## Passage
Data Warehouse

Schema

A schema defines the structure of data, including fields or columns, constraints, and the relationships between them. It serves as a blueprint for organizing data, outlining how information is arranged and connected within a system. In the context of databases or data models, a schema establishes the rules and format for storing and accessing data.

Data Type

A data type specifies the nature of data, such as simple types like number, string, date, or float, and complex types like array, struct, or map. It defines the kind of values that can be stored in a field, determining how data is processed and interpreted. Data types are fundamental for ensuring data integrity and enabling appropriate operations on stored information.

Metadata

Metadata provides additional information about data, including descriptions, functional fields, and authorship details. It includes technical information such as when data was created, last modified, and the context in which it exists. Metadata acts as a dictionary or guide, offering crucial details that help users understand and manage the primary data effectively.

Data formats

Data Warehouse

Definition

A data warehouse is a centralized repository that stores large volumes of structured and integrated data from multiple sources. It is designed to support business intelligence, reporting, and data analysis by providing a consolidated view of organizational data.

Bottom-Up Approach to Building a Data Warehouse

The Bottom-up approach is a method for constructing a data warehouse that starts with individual, department-specific data marts and integrates them into a comprehensive enterprise-wide data warehouse.

Definition

The Bottom-up approach begins by identifying and developing small, targeted data marts that serve the immediate needs of specific business units or departments. These data marts are built incrementally and can be integrated later into a larger, more comprehensive Enterprise Data Warehouse or EDW.

Instructions

  1. Start Small

    Begin by analyzing the data requirements of individual business units or departments.

  2. Develop Targeted Marts:

    Create Data Marts that are specific to a single area of the organization. This allows for quick delivery of insights and "quick wins" for specific teams.

  3. Implement Incrementally:

    Build and deploy these data marts one at a time, focusing on immediate needs.

  4. Integrate Over Time:

    As more data marts are created, they can be gradually integrated to form a larger, more holistic data warehouse. This approach allows for faster implementation and is more agile, as changes can be made to individual marts without disrupting the entire system.

Top-Down Approach to Building a Data Warehouse

The Top-down approach is a strategic methodology for building a data warehouse that starts with a comprehensive, enterprise-wide view and then develops smaller, integrated components.

Definition

The Top-down approach begins with a strategic and comprehensive methodology that considers the entire organization's data requirements. It involves building a centralized Enterprise Data Warehouse or EDW first, which then serves as the foundation for developing various data marts for different departments.

Instructions

  1. Strategic Planning:

    Begin with a strategic plan that considers the data needs of the entire organization.

  2. Build the Core:

    Design and build a centralized Enterprise Data Warehouse or EDW that provides a holistic view of the company's data.

  3. Develop Marts:

    Create data marts from the central EDW to serve the specific needs of different departments.

  4. Ensure Consistency:

    This approach ensures data consistency across the organization by centralizing the data model and integration processes. While it provides a comprehensive view, it can be more rigid and time-consuming to implement.

Build approach FEELT TABELL

Operation Data Store or ODS

Designed to integrate and consolidate data from various operational systems in near real-time. ODS focuses on transactional data and serves as an interim repository for data before it gets loaded into the data warehouse.

## Dataset excerpts
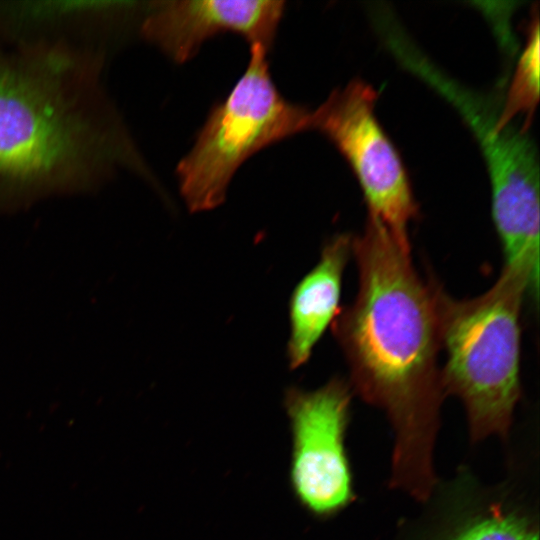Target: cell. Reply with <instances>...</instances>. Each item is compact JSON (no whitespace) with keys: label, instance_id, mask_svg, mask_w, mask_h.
Masks as SVG:
<instances>
[{"label":"cell","instance_id":"cell-1","mask_svg":"<svg viewBox=\"0 0 540 540\" xmlns=\"http://www.w3.org/2000/svg\"><path fill=\"white\" fill-rule=\"evenodd\" d=\"M358 272L354 301L340 308L331 326L347 361L352 392L381 409L395 435L390 487L418 501L436 485L433 449L446 396L438 295L401 243L368 215L352 239Z\"/></svg>","mask_w":540,"mask_h":540},{"label":"cell","instance_id":"cell-2","mask_svg":"<svg viewBox=\"0 0 540 540\" xmlns=\"http://www.w3.org/2000/svg\"><path fill=\"white\" fill-rule=\"evenodd\" d=\"M102 72L0 44V213L152 176Z\"/></svg>","mask_w":540,"mask_h":540},{"label":"cell","instance_id":"cell-3","mask_svg":"<svg viewBox=\"0 0 540 540\" xmlns=\"http://www.w3.org/2000/svg\"><path fill=\"white\" fill-rule=\"evenodd\" d=\"M526 293L537 299L538 287L527 272L510 266L473 298L454 299L440 288L442 384L446 395L462 401L473 442L490 435L506 438L512 425L521 395L520 314Z\"/></svg>","mask_w":540,"mask_h":540},{"label":"cell","instance_id":"cell-4","mask_svg":"<svg viewBox=\"0 0 540 540\" xmlns=\"http://www.w3.org/2000/svg\"><path fill=\"white\" fill-rule=\"evenodd\" d=\"M267 53L265 47L251 45L244 73L212 107L193 146L176 167L180 194L191 212L221 205L234 174L255 153L309 130L311 110L280 93Z\"/></svg>","mask_w":540,"mask_h":540},{"label":"cell","instance_id":"cell-5","mask_svg":"<svg viewBox=\"0 0 540 540\" xmlns=\"http://www.w3.org/2000/svg\"><path fill=\"white\" fill-rule=\"evenodd\" d=\"M407 69L449 100L473 130L487 164L492 217L504 265L539 275V162L527 128L498 125L500 105L463 86L413 43L398 52Z\"/></svg>","mask_w":540,"mask_h":540},{"label":"cell","instance_id":"cell-6","mask_svg":"<svg viewBox=\"0 0 540 540\" xmlns=\"http://www.w3.org/2000/svg\"><path fill=\"white\" fill-rule=\"evenodd\" d=\"M376 99L372 86L352 80L311 110L309 129L323 133L344 155L362 187L368 215L410 244L408 224L418 206L401 157L375 115Z\"/></svg>","mask_w":540,"mask_h":540},{"label":"cell","instance_id":"cell-7","mask_svg":"<svg viewBox=\"0 0 540 540\" xmlns=\"http://www.w3.org/2000/svg\"><path fill=\"white\" fill-rule=\"evenodd\" d=\"M146 8L123 1H0V44L103 72Z\"/></svg>","mask_w":540,"mask_h":540},{"label":"cell","instance_id":"cell-8","mask_svg":"<svg viewBox=\"0 0 540 540\" xmlns=\"http://www.w3.org/2000/svg\"><path fill=\"white\" fill-rule=\"evenodd\" d=\"M352 389L334 377L314 391L290 387L284 405L293 434L291 480L301 503L330 515L353 499L344 451Z\"/></svg>","mask_w":540,"mask_h":540},{"label":"cell","instance_id":"cell-9","mask_svg":"<svg viewBox=\"0 0 540 540\" xmlns=\"http://www.w3.org/2000/svg\"><path fill=\"white\" fill-rule=\"evenodd\" d=\"M285 11L282 0H169L147 3L139 32L176 63L192 59L202 45L235 33L270 49Z\"/></svg>","mask_w":540,"mask_h":540},{"label":"cell","instance_id":"cell-10","mask_svg":"<svg viewBox=\"0 0 540 540\" xmlns=\"http://www.w3.org/2000/svg\"><path fill=\"white\" fill-rule=\"evenodd\" d=\"M350 234H336L322 248L316 266L295 287L290 300L289 367L296 369L310 357L326 328L339 313L342 276L352 256Z\"/></svg>","mask_w":540,"mask_h":540},{"label":"cell","instance_id":"cell-11","mask_svg":"<svg viewBox=\"0 0 540 540\" xmlns=\"http://www.w3.org/2000/svg\"><path fill=\"white\" fill-rule=\"evenodd\" d=\"M539 99V21L536 11L529 24L525 48L518 59L516 70L505 100L500 104L498 125L512 123L519 114L530 119Z\"/></svg>","mask_w":540,"mask_h":540},{"label":"cell","instance_id":"cell-12","mask_svg":"<svg viewBox=\"0 0 540 540\" xmlns=\"http://www.w3.org/2000/svg\"><path fill=\"white\" fill-rule=\"evenodd\" d=\"M448 540H539V532L522 513L497 505L470 518Z\"/></svg>","mask_w":540,"mask_h":540}]
</instances>
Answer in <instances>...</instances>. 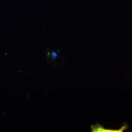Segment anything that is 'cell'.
<instances>
[{
    "label": "cell",
    "mask_w": 132,
    "mask_h": 132,
    "mask_svg": "<svg viewBox=\"0 0 132 132\" xmlns=\"http://www.w3.org/2000/svg\"><path fill=\"white\" fill-rule=\"evenodd\" d=\"M52 56L53 59H55L57 56V54L55 51H52Z\"/></svg>",
    "instance_id": "obj_2"
},
{
    "label": "cell",
    "mask_w": 132,
    "mask_h": 132,
    "mask_svg": "<svg viewBox=\"0 0 132 132\" xmlns=\"http://www.w3.org/2000/svg\"><path fill=\"white\" fill-rule=\"evenodd\" d=\"M128 127L127 124H125L122 127L118 129H109L105 128L103 125L99 123H96L95 125H92L91 131L93 132H122L125 130H127Z\"/></svg>",
    "instance_id": "obj_1"
}]
</instances>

## Problems
A - According to the data warehouse notes, what does the Top-down approach build first?
B - Carry on the data warehouse notes, starting right after their last sentence about the Operation Data Store.

## Per-task answers
A - A centralized Enterprise Data Warehouse, or EDW, which then serves as the foundation for the departmental data marts.

B -
Enterprise Data Warehouse or EDW:

A comprehensive and centralized repository that integrates data from various sources across an entire organization. It serves as the single source of truth for business intelligence and decision-making.

Data Mart

A smaller, more department- specific subset of an Enterprise Data Warehouse. It's designed to serve the needs of a particular business unit, department, or user group. Data marts are optimized for specific business functions or departments, allowing for faster query performance and analysis.

Preparation of a data warehouse

Storage and analysis of a data warehouse

Fact table

A Fact table in a data warehousing data model consists of one or more numeric facts of importance for a business.

Remark

Facts must be consistent with the granularity.

Types of facts

Features of a fact table

The level of detail available in a given fact table as well as to the level of detail provided by a star schema.
It is usually given as the number of records per key within the table. In short, the grain of the fact table is the grain of the star schema.
In a Data Warehouse, dimensions represents all points of interest for business and an entry point for fact tables.
And once in your model and can be reused multiple times with different fact tables.
Consider a model containing multiple fact tables, representing different data marts. Now look for a dimension that is common to these facts tables.
Factless table captures the many-to-many relationship between dimensions but contains no numeric or text facts.
They are often used to record events or coverage information.

Normalisation

Normalization is a process in database design that organizes data into separate tables to minimize redundancy and improve data integrity.
The purpose of normalization is to ensures that each piece of data is stored in only one place, reducing the risk of inconsistencies.

Denormalisation

Denormalization involves combining related data from multiple tables into a single table to improve query performance.
The purpose of denormalization is to speeds up queries by reducing the need for joins.

Star schema

Star schema is a data warehouse schema where there is only one “fact table” and many denormalized dimension tables.
Fact table contains primary keys from all the dimension tables and other numeric columns columns of additive, numeric facts.

Grain of a star schema

In Data warehousing, grain refers to the level of detail available in a given fact table as well as to the level of detail provided by a star schema.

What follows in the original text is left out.